● **Extract provided**:
● ● ● ●

From Casetext: Smarter Legal Research

In Interest of C.L

Court of Appeals of Iowa
May 11, 2011
801 N.W.2d 378 (Iowa Ct. App. 2011)

Opinion

No. 1-177 / 11-0178.

Filed May 11, 2011.

Appeal from the Iowa District Court for Black Hawk County, Kellyann M. Lekar, Judge.

A father appeals from the order terminating his parental rights. AFFIRMED.

Michael H. Bandy of Bandy Law Office, Waterloo, for appellant.

Thomas J. Miller, Attorney General, Janet L. Hoffman, Assistant Attorney General, Thomas J. Ferguson, County Attorney, and Steve Halbach, Assistant County Attorney, for appellee.

Brett Schilling, Waterloo, for mother.

Linda Hall, Waterloo, attorney and guardian ad litem for minor child.

Considered by SACKETT, C.J., POTTERFIELD, J., and HUITINK, S.J.

Senior judge assigned by order pursuant to Iowa Code section 602.9206 (2011).


A father appeals from the juvenile court order terminating his parental rights, contending the State did not make reasonable efforts to reunify him with the child. We affirm.

The petition on appeal does not set forth "findings of fact or conclusions of law with which you disagree" as required by Iowa Rule of Appellate Procedure 6.1401-Form 5 (2010). This requirement was added effective May 27, 2010. It appears a previous version of the form was used in this appeal.

We review the termination of parental rights de novo. Inre C.S., 776 N.W.2d 297, 298 (Iowa Ct. App. 2009). The parent-child relationship is constitutionally protected. Quilloin v. Walcott, 434 U.S. 246, 255, 98 S. Ct. 549, 554, 54 L. Ed. 2d 511, 519 (1978). The State has the burden of proving the grounds for termination by clear and convincing evidence. In re P.L., 778 N.W.2d 33, 34, 39 (Iowa 2010). Although we give weight to the juvenile court's findings of fact, we are not bound by them. Inre J.A.D.-F., 776 N.W.2d 879, 883 (Iowa Ct. App. 2009).

The child, born in 2007, was removed from the parents' home in late 2009 because of violence in the home and concerns about the parents' mental health. The child was placed with a relative and remained in that placement throughout the pendency of this case. The parents repeatedly violated a no-contact order between them and involved the child.

A no-contact order, apparently entered in district court as a result of a domestic assault, prevented contact between the father and child. Several times during the proceedings the court instructed the father he needed to seek a modification of the order to allow for visitation. The father's June request for modification of the order to allow supervised visits with the child was resisted by Department of Human Services and the guardian ad litem. The court denied the request "until the Court has received a recommendation concerning the best interests of the child as to whether or not such visitation and contact should take place from Larry Ryan who is the child's treating mental health professional". At the time of the termination trial, the father had not been permitted a visit with the child.

In mid-2010 the State petitioned to terminate the parental rights of both parents. At the hearing the father requested a six-month deferral of permanency. The mother consented to the termination of her parental rights. The court terminated the father's parental rights under Iowa Code section 232.116(1)(e), (g), and (h) (2009). The father appeals.

● ● ● ●

Lines of data
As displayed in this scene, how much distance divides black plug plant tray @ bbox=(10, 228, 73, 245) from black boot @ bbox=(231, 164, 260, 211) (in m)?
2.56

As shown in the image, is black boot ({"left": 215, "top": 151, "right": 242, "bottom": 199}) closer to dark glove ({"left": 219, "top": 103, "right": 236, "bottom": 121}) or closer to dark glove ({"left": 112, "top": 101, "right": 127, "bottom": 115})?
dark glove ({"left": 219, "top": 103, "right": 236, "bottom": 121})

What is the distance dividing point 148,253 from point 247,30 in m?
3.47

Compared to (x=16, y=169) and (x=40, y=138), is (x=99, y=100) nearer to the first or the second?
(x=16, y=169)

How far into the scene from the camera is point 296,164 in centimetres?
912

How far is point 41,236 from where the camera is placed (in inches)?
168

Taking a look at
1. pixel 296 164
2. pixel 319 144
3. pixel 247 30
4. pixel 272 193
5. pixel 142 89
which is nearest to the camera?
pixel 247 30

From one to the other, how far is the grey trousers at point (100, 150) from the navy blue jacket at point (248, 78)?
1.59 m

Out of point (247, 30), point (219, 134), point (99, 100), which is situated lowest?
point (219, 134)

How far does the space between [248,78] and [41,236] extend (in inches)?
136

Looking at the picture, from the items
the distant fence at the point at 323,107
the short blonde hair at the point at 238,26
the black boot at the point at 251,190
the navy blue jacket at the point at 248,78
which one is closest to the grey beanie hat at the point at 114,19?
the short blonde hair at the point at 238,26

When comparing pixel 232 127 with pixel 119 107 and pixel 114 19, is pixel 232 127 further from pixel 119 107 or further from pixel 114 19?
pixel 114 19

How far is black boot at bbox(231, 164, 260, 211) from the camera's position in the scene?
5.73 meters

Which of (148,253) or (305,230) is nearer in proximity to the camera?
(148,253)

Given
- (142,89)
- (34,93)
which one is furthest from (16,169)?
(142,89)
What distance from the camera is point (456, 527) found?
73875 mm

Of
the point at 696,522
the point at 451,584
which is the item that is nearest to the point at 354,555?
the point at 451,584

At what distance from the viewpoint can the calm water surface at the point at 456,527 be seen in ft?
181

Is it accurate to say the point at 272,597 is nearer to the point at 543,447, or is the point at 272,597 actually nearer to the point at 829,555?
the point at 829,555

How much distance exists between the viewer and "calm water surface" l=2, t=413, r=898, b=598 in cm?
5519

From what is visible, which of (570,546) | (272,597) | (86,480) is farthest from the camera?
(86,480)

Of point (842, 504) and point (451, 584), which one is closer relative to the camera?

● ● ● ●

● **Goal**: In the Iowa termination-of-parental-rights opinion, list every attorney named as counsel and say whom each one appears for. You won't need the lines of data for this.

● **Final result**:
- Michael H. Bandy: for the appellant
- Thomas J. Miller, Attorney General: for the appellee
- Janet L. Hoffman, Assistant Attorney General: for the appellee
- Thomas J. Ferguson, County Attorney: for the appellee
- Steve Halbach, Assistant County Attorney: for the appellee
- Brett Schilling: for the mother
- Linda Hall: attorney and guardian ad litem for the minor child